Viral infection induces important changes in the exosome molecular signature, including the incorporation of miRNAs derived from the viral genome (referred to herein as vmiRNAs). Exosomal transfer of vmiRNAs was first described in 2010 [83,84,85] (Figure 2 and Table 1). Several recently published examples illustrate that vmiRNA can both positively or negatively regulate inflammatory responses depending on the type of viral infection. For instance, Epstein-Barr virus (EBV)-infected cells release vmiRNAs in exosomes, leading to signaling changes in neighboring cells [83,84], notably the repression of immune-related genes [84,86], which may facilitate viral persistence.
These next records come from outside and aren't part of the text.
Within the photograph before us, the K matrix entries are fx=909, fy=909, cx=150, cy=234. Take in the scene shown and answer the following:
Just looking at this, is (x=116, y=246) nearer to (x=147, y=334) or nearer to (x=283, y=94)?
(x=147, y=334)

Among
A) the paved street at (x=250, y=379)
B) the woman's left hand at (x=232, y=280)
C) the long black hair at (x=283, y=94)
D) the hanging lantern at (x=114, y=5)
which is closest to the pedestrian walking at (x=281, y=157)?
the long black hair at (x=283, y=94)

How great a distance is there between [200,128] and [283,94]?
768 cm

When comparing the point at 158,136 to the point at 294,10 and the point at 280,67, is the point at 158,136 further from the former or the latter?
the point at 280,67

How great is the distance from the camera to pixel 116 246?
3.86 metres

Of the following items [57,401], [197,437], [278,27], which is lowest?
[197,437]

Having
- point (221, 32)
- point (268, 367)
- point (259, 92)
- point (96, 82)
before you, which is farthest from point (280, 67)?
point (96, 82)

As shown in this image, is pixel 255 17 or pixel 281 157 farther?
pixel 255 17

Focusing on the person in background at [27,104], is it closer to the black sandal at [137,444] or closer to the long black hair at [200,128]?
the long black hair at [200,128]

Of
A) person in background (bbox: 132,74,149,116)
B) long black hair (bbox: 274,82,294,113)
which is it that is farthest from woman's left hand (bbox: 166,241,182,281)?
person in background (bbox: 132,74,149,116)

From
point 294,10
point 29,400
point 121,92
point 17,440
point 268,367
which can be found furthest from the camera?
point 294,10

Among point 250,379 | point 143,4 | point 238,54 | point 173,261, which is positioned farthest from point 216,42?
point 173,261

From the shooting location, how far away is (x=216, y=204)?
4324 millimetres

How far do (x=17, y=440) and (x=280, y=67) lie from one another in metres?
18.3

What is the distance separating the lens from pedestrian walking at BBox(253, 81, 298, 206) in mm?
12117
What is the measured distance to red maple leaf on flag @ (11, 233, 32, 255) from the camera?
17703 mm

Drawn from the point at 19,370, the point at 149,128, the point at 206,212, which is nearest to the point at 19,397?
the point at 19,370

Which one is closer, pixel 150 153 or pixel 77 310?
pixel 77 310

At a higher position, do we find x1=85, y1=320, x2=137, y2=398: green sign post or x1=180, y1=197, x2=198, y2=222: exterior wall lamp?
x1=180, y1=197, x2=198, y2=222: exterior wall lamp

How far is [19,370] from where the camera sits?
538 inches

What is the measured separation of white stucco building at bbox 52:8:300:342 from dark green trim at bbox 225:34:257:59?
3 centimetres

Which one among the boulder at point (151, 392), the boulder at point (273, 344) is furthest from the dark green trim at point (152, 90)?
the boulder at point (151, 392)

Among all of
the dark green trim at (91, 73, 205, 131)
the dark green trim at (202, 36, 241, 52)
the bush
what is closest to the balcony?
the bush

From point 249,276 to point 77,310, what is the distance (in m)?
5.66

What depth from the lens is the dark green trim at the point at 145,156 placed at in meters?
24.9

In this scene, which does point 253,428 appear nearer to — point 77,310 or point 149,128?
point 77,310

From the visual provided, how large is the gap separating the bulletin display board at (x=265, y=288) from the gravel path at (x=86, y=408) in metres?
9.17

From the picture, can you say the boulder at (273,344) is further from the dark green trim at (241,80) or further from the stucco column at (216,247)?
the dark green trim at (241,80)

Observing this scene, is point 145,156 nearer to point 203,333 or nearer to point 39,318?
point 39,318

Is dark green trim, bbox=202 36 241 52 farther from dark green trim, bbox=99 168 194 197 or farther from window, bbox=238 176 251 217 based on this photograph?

Importantly, an EBV-derived vmiRNA transferred in exosomes (miR-BART15) targets the NLRP3 inflammasome gene and as a result, decreases the secretion of the proinflammatory cytokine IL-1β by uninfected cells [86]. Furthermore, EBV-infected B cells can transfer vmiRNAs to dendritic cells (DCs) and T cells [87,88], cell types that are not normally infected by EBV. This would therefore allow EBV to control inflammatory signaling in these cell types, in the absence of direct regulation by productive infection. Other EBV-derived vmiRNAs (miR-BART-1, miR-BART-2, miR-BART-3) similarly target host proteins involved in inflammation and are found in exosomes derived from EBV-infected cells [89,90,91,92,93,94] (Table 1), yet how they functionally regulate the neighboring cell function remains to be defined. Therefore, together these examples illustrate the existence of parallel regulation of a type of host response, inflammation, by different exosome-transferred vmiRNAs that are derived from a given viral genome (Table 1).
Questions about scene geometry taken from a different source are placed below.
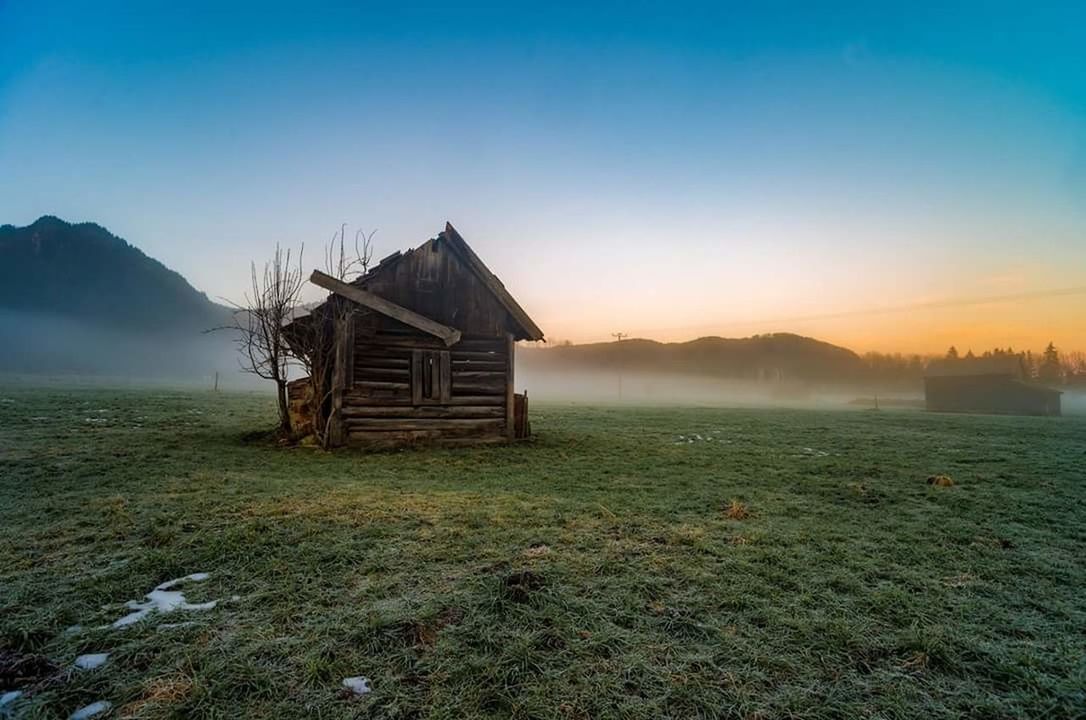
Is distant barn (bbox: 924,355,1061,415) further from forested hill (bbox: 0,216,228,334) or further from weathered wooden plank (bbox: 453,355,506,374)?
forested hill (bbox: 0,216,228,334)

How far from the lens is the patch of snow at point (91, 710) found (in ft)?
7.75

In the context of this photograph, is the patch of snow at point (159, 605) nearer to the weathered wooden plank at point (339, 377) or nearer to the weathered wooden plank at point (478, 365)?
the weathered wooden plank at point (339, 377)

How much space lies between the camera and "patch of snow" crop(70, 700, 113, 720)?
2.36 m

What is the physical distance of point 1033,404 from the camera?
50062mm

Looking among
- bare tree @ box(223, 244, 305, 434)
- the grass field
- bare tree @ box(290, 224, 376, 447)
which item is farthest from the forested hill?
the grass field

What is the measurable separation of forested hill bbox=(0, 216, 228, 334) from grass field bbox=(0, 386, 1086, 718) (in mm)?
178756

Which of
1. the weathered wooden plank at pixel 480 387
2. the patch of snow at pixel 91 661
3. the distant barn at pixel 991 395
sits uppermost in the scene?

Figure 2. Exosome-mediated transfer of host and viral components from infected to neighboring cells. Upon infection, the contents of exosomes produced by infected cells considerably change, in regards to host proteins, RNAs, and incorporation of micro RNAs derived from the host (miRNA) or from the viral genome (viral RNA, vmiRNA). The host- and virally-derived species present in exosomes are transferred to neighboring cells, where they can either activate or inhibit an array of different host signaling pathways. These exosome-mediated communications have a broad effect on the functionality of cells in the vicinity of infected cells, including on the cell types that are refractory to productive viral infection. The scheme displays a selection of different species transferred by exosomes known to affect the course of viral infection and/or pathogenesis by targeting inflammatory, antiviral (via viral restriction factors), apoptotic, and oncogenic pathways. Significant changes occur in the contents of host-derived mRNA and miRNAs that are encapsulated in exosomes upon viral infections yet, to date, the effect of these different RNA species on neighboring cells during a viral infection is incompletely understood.
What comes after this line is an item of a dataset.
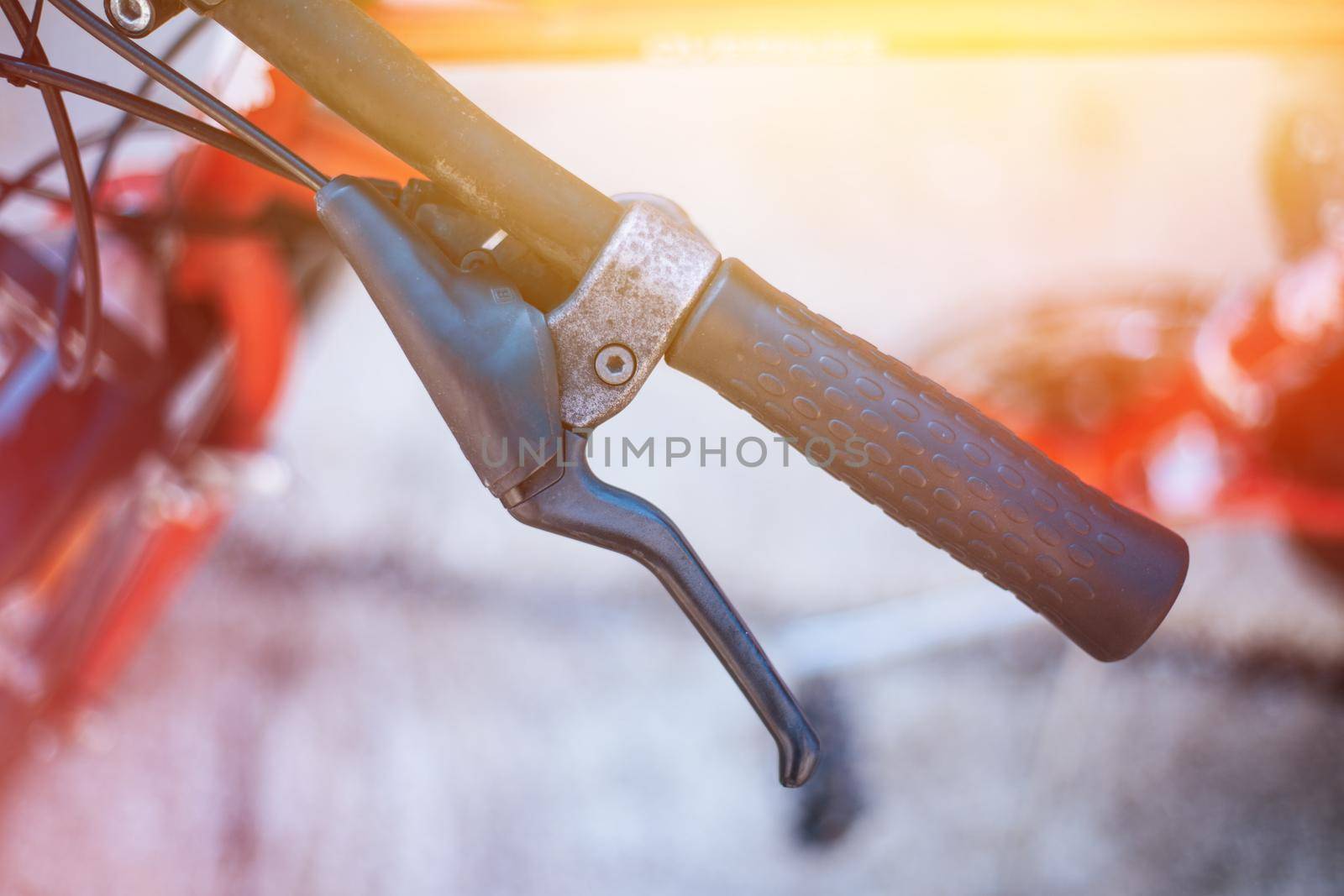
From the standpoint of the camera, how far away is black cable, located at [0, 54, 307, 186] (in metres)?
0.50

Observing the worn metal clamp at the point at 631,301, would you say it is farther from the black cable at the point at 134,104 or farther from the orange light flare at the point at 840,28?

Figure 2. Exosome-mediated transfer of host and viral components from infected to neighboring cells. Upon infection, the contents of exosomes produced by infected cells considerably change, in regards to host proteins, RNAs, and incorporation of micro RNAs derived from the host (miRNA) or from the viral genome (viral RNA, vmiRNA). The host- and virally-derived species present in exosomes are transferred to neighboring cells, where they can either activate or inhibit an array of different host signaling pathways. These exosome-mediated communications have a broad effect on the functionality of cells in the vicinity of infected cells, including on the cell types that are refractory to productive viral infection. The scheme displays a selection of different species transferred by exosomes known to affect the course of viral infection and/or pathogenesis by targeting inflammatory, antiviral (via viral restriction factors), apoptotic, and oncogenic pathways. Significant changes occur in the contents of host-derived mRNA and miRNAs that are encapsulated in exosomes upon viral infections yet, to date, the effect of these different RNA species on neighboring cells during a viral infection is incompletely understood.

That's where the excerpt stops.